Investor Terms and Conditions
TERMS AND CONDITIONS – ACCESS TO CONFIDENTIAL INFORMATION OF POWERCO LIMITED (“POWERCO”)
The Recipient agrees to hold the Confidential Information on the terms and conditions below, and will not use or disclose the Confidential Information except as set out below, or as expressly agreed in writing between the Recipient and Powerco from time to time.1 The Recipient must keep the Confidential Information provided by Powerco strictly confidential, must not disclose the Confidential Information provided (directly or indirectly), and must not use the Confidential Information for any purpose other than the Agreed Purpose (unless otherwise agreed in writing between the Recipient and Powerco).
2 The Recipient may disclose the Confidential Information to its Affiliates as reasonably necessary for the Agreed Purpose, provided that each relevant Affiliate agrees to comply with confidentiality protections at least as strict as these conditions (and the Recipient must ensure such compliance).
3 The Recipient may disclose Confidential Information to the extent required by law, but (unless prohibited by law) must notify Powerco as early as possible of the requirement for disclosure, consult with Powerco on the extent of the disclosure, and provide any reasonable assistance requested by Powerco for the purpose of opposing the requirement and/or seeking to ensure that the person receiving the disclosure maintains its confidentiality.
4 The Recipient must take all reasonable care to ensure that all materials in its possession that contain or incorporate the Confidential Information are securely kept.
5 The Recipient agrees that all rights in the Confidential Information (including all intellectual property rights) are and will remain the property of Powerco and its licensors. The Recipient is not granted any rights to use or exploit the Confidential Information, other than the non-exclusive right to use the Confidential Information for the Agreed Purpose.
6 The Recipient must return or destroy all material containing Confidential Information as directed by Powerco, and must confirm in writing to Powerco that this has occurred, except:
(a) board papers, or board or board committee minutes, provided these contain no more detail than is usual given normal business practice and the established practices of the board or committee;
(b) any information that the Recipient is required by law to retain;
(c) documents created or retained by advisers of the Recipient, where required by the adviser to comply with law, professional standards or its insurance policies;
(d) materials created specifically for the Agreed Purpose, where Powerco can reasonably be taken to have supplied the relevant Confidential Information on the understanding that such materials would be created, and would be retained by the Recipient; or
(e) information that cannot reasonably be erased because of the nature of digital storage practices or technologies.
7 If any of the Confidential Information provided by Powerco to the Recipient is "inside information" under the Financial Markets Conduct Act 2013 (NZ) or the Corporations Act 2001 (Cth) (Aus), or "Material Information" under the NZX Limited Main Board/Debt Market Listing Rules, the Recipient must not contravene the provisions of either of those Acts or those rules.
8 Unless agreed in writing otherwise with Powerco, the Recipient's obligations under this agreement continue indefinitely, despite the end of discussions or activities relating to the Confidential Information provided to the Recipient by Powerco.
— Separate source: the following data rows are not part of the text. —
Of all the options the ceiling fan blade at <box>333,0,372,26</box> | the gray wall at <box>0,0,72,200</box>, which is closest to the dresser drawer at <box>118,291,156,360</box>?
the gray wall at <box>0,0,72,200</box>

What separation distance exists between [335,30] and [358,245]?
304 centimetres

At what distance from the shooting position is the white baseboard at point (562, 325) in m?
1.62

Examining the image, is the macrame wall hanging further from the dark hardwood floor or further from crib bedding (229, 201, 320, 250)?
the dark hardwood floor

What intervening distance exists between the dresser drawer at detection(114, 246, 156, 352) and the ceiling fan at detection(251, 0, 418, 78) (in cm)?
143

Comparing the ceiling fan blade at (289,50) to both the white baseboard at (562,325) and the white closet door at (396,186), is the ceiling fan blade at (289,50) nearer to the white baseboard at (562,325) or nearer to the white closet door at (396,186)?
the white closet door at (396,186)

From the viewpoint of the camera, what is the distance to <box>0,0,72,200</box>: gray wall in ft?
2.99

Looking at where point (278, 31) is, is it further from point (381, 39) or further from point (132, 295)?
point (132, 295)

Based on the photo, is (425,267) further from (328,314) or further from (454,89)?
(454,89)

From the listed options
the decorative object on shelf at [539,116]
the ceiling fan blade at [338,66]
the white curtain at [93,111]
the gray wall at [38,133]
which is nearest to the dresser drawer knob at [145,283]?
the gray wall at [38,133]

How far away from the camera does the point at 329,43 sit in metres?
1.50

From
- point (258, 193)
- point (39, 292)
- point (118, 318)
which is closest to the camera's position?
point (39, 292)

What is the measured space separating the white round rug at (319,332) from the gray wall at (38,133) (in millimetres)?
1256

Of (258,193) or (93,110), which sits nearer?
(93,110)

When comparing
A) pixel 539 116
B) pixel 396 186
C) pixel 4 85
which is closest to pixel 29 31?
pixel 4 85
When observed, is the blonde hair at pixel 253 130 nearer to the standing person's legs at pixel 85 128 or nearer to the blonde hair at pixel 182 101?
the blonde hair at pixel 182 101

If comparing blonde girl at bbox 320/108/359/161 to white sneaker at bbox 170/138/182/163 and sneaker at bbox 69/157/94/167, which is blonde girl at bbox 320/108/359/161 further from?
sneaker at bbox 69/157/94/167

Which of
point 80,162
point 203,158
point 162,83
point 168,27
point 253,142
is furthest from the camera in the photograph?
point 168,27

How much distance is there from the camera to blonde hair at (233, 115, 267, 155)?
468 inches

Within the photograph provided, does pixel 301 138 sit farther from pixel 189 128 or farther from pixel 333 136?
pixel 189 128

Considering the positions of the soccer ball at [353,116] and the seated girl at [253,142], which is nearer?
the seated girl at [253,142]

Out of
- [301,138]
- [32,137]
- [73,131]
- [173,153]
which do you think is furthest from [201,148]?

9 The Recipient acknowledges that its breach of this confirmation may result in third party claims against Powerco for breach of confidentiality in relation to the Confidential Information. The Recipient also acknowledges that damages alone would be an inadequate remedy for breach of this confirmation, and the appropriate remedies for an actual or anticipated breach may include an injunction and/or an order for specific performance.
10 This confirmation may be enforced by any Related Company of a party under Part 2, Subpart 1 of the Contract and Commercial Law Act 2017, as if each reference in this agreement to that party also referred to that Related Company. Otherwise, this agreement is not enforceable by anyone other than the Recipient or Powerco.
11 This confirmation is governed by New Zealand law and the parties submit to the non-exclusive jurisdiction of the New Zealand Courts.
12 This confirmation cannot be amended, except in writing and agreed by both parties.
13 In this confirmation:
Affiliates means in relation to a Recipient, means that Recipient's Related Companies, and any contractors, advisers, employees and/or agents in their capacity working for or on behalf of that Recipient or any of its Related Companies.
Agreed Purpose means the purpose for which Powerco is making the Confidential Information available to the Recipient.
Related Company has the meaning given in the Companies Act 1993, read as if the word "company" included any body corporate incorporated anywhere in the world.
Confidential Information means all information (of any kind, in any form, including documents and digital files), that is or has been provided or made available by Powerco to the Recipient, or generated or acquired by the Recipient in the course of working on or examining any premises, facilities, equipment or systems of Powerco. This also includes any information which the Recipient derives from the foregoing. However, Confidential Information excludes anything that can be established by written records to be known to the Recipient independently of Powerco (without the use of any other Confidential Information), and anything that is in the public domain through no fault of the Recipient. Each reference to the Recipient or Powerco also includes a reference to that party's Affiliates.